Become a Fan
Winds of change are stirring.
A couple of years ago I penned a short poem to cast the old argument between optimism and pessimism in a different light. I called it “Ah, Pragmatism!”
“Glass half full,” some say,
“Half empty!” others inveigh.
Depends what it is, I think,
Before I’d gurgle a big drink!
For some forty years, since the 1970’s, I’ve had little choice in characterizing my view of the long-term outlook for America and the world. Whether the glass is half full or half empty, if we look at the glass as the prospect for an improving quality of life, the word had to be “pessimistic.” As I watched society, both locally and globally, hurdle down the road toward a nightmare of deficit petroleum production and surplus demand, before my eyes the atmosphere loaded up with choking greenhouse gasses and the ecology fell into a state of disintegration.
But at long-last an aroma of hope wafts across the landscape. Around the world, in the U.S., Europe, Japan, India, Australia, Indonesia and even China, the winds of change are blowing and the sails of alternative energy are filling. That vessel is gathering strength, beginning to move. Everywhere there are efforts under way to identify combinations of energy sources that can power transportation, homes and commercial buildings at dramatically reduced costs. There seems to be a consensus that finding a single solution is not the way of the future, but rather finding fractional solutions such that in the aggregate these techniques provide the better part of it. Remnant oil may have to furnish the remainder.
Physicists, chemists, engineers and an army of garage mechanics are searching for more useful combinations and uses of materials to replace fossil fuels alone as the energy that moves the world. And there is progress being made in solar, both in photovoltaic cells and passive technologies, wind turbines, geothermal (from hot springs and from natural residual earth temperature), in electro-storage battery technology, hydro power, ocean wave energy capture, techniques for shifting power surpluses to power deficit areas through power grid extensions, hydrogen power through hydrolysis and/or chemical reactions, and undoubtedly there are other techniques forming behind the scenes that are still hidden pending secure patent protections. And these processes have the promise of exponential growth.
Everywhere, people are examining the cost of piling our household trash into landfills that promise only continuing problems for the future. Instead, these smelly residues of society are being looked at as sources of feedstock for new processes of bio-diesel and ethanol that have a neutral or negative cost (citizens who dump at the landfills are often charged fees). Everywhere, there seems to be an attitude of turning wasteful practices into beneficial ones, of turning around and tuning in to the natural processes of the earth.
So what is fueling this vehicle, this “wind of change” attitude, this aroma of excitement? The knowledge seeping into consciousness everywhere that life won’t long be sustainable at the rate we are pumping greenhouse gasses into the atmosphere is the backdrop factor. But the most immediate factor is the price of gasoline and heating oil.
There is the old joke about a balky mule. The mule driver picked up a two-by-four and whacked the mule between the eyes. When the mule regained his feet he pulled the load. A bystander asked, “Why did you do that?” The driver said, “He always listens to me, but I have to get his attention first.”

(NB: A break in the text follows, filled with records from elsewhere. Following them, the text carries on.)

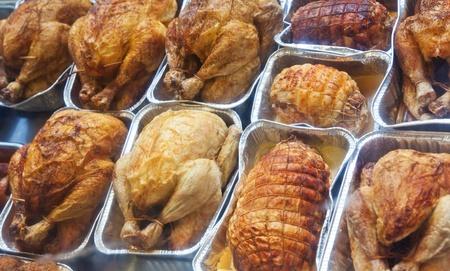 pollo rostizado: pollo a la plancha preparados en el taller Foto de archivo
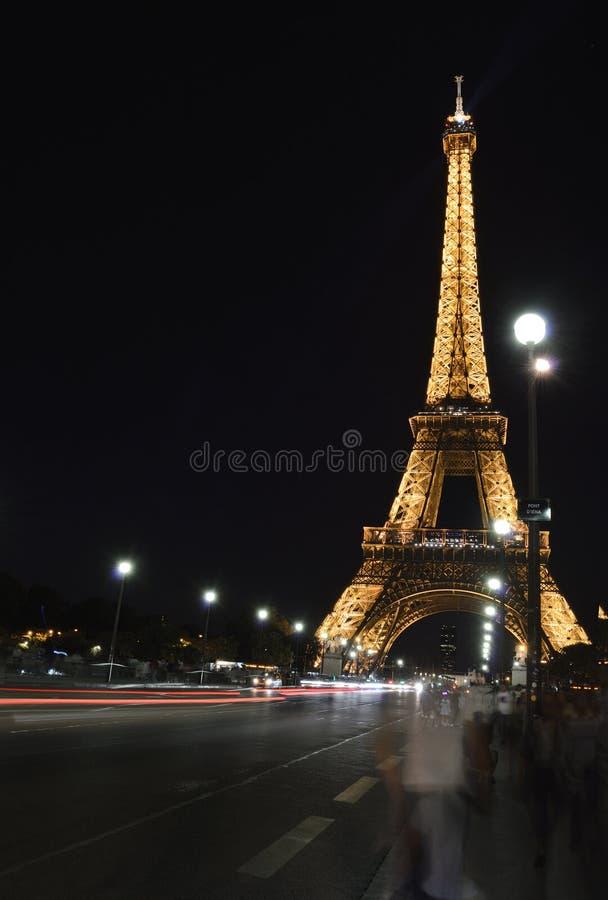 Torre Eiffel en la noche foto de archivo libre de regalías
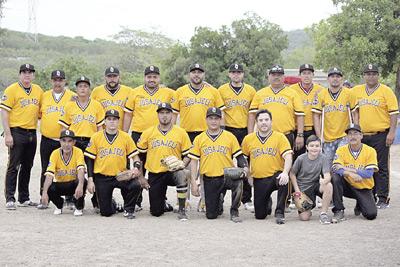 El equipo de pesquera Jusajeli, amarra el título de la liga de beisbol interpesquera. Foto: Jesús Guzmán / El Sol de Mazatlán.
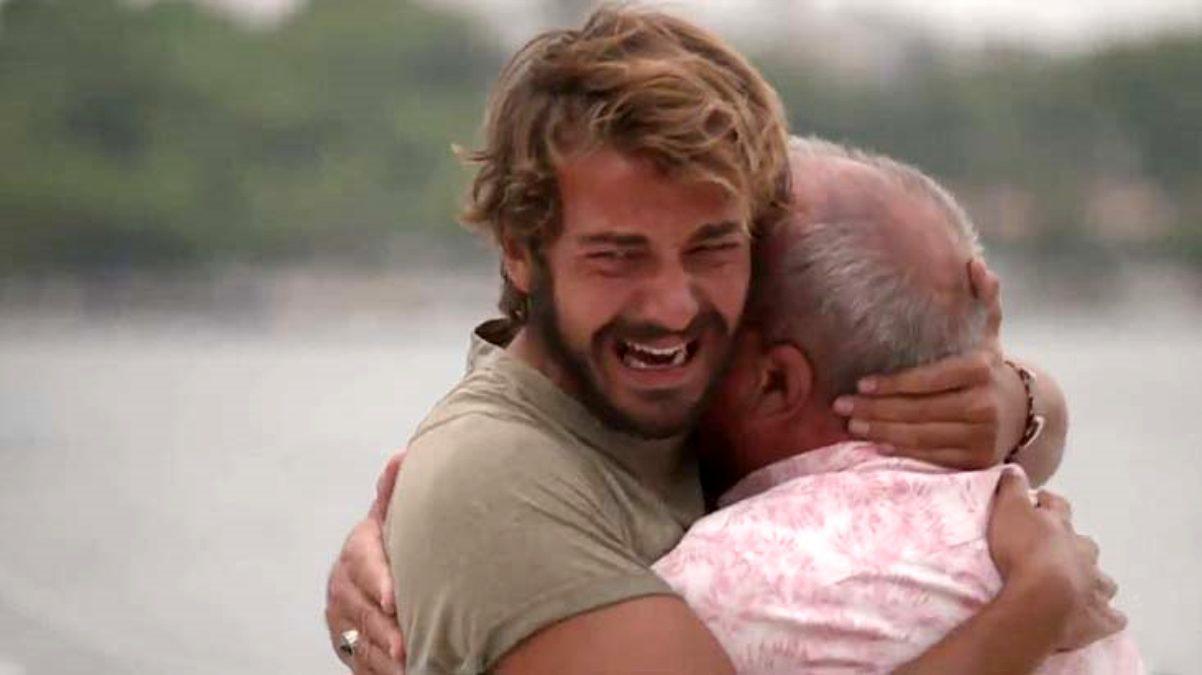 Survivor da duygusal anlar! Cemal Can ın babası oğlunun dizlerindeki yaraları öptü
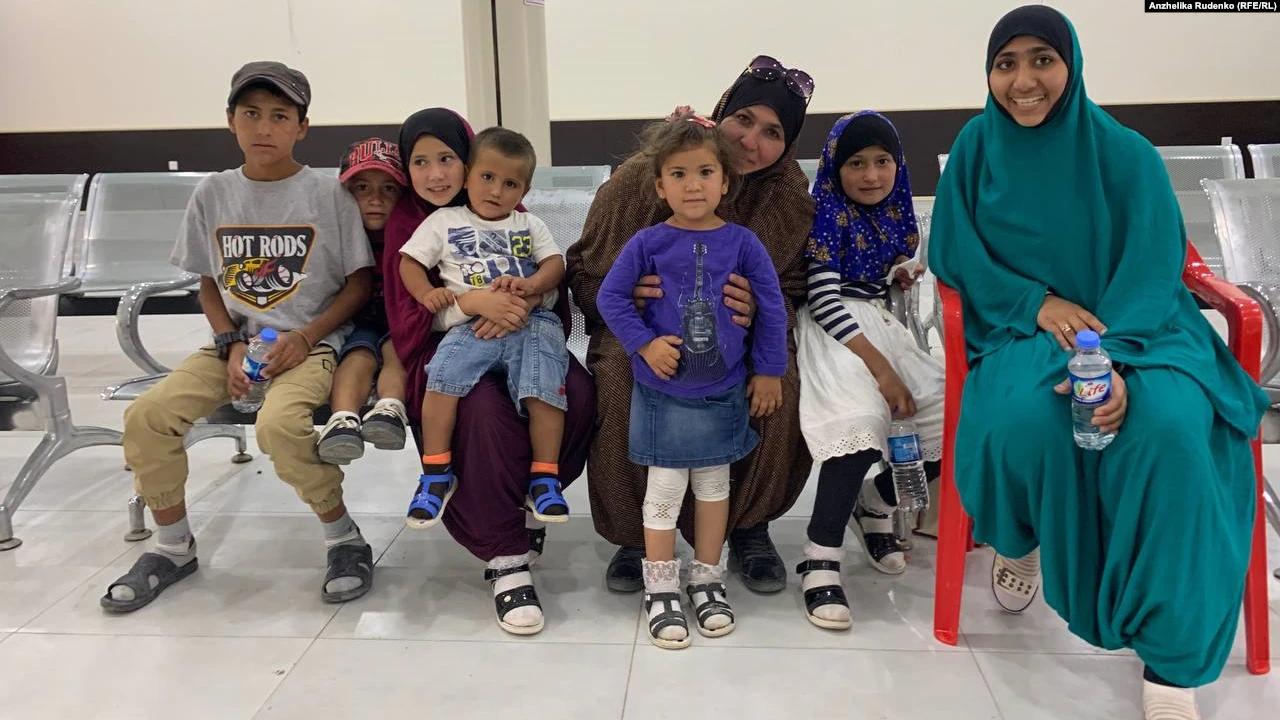 Украина вернула женщину и семь ее детей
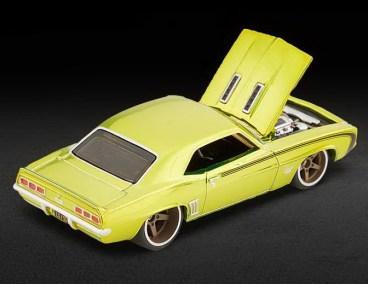 Hot-Wheels-Red-Line-Club-2021-69-Chevrolet-Camaro-SS-006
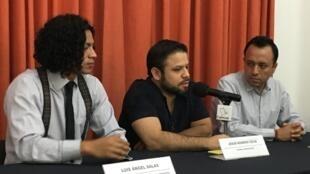 Jesús Romero Colín (centro) dijo que no había podido creer que la iglesa desestimara su denuncia.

Gasoline at $4.00 to $12.00 per gallon is a two-by-four between the eyes for everyone who has an interest in having machinery run. We are all paying attention now. And that is the fuel turning the fan blowing that sweet smell of excitement across the land.
Perhaps these fractional technologies can be made to add up to the whole of the energy consumption we have come to expect or maybe not. My suspicion is that into the future the overwhelming fraction that oil occupies in this equation will not be fully supplanted by these technologies. It may very well be that the most important fraction will be from the demand side, where everyone concentrates on reducing demand for energy in a myriad of ways. Ultimately, the most effective way to reduce demand is to reduce the population. Most people don’t want this. But then, prior to $4.00 gasoline, most people didn’t want to curb their desire to drive Surburbans to the grocery store for a gallon of milk. The new realities may yet make an impression on potential parents, an impression that could improve our quality of life, an impression that could make all the difference for our offspring.
Optimism does indeed, ride a strange vehicle. That vehicle is $4.00+ gas.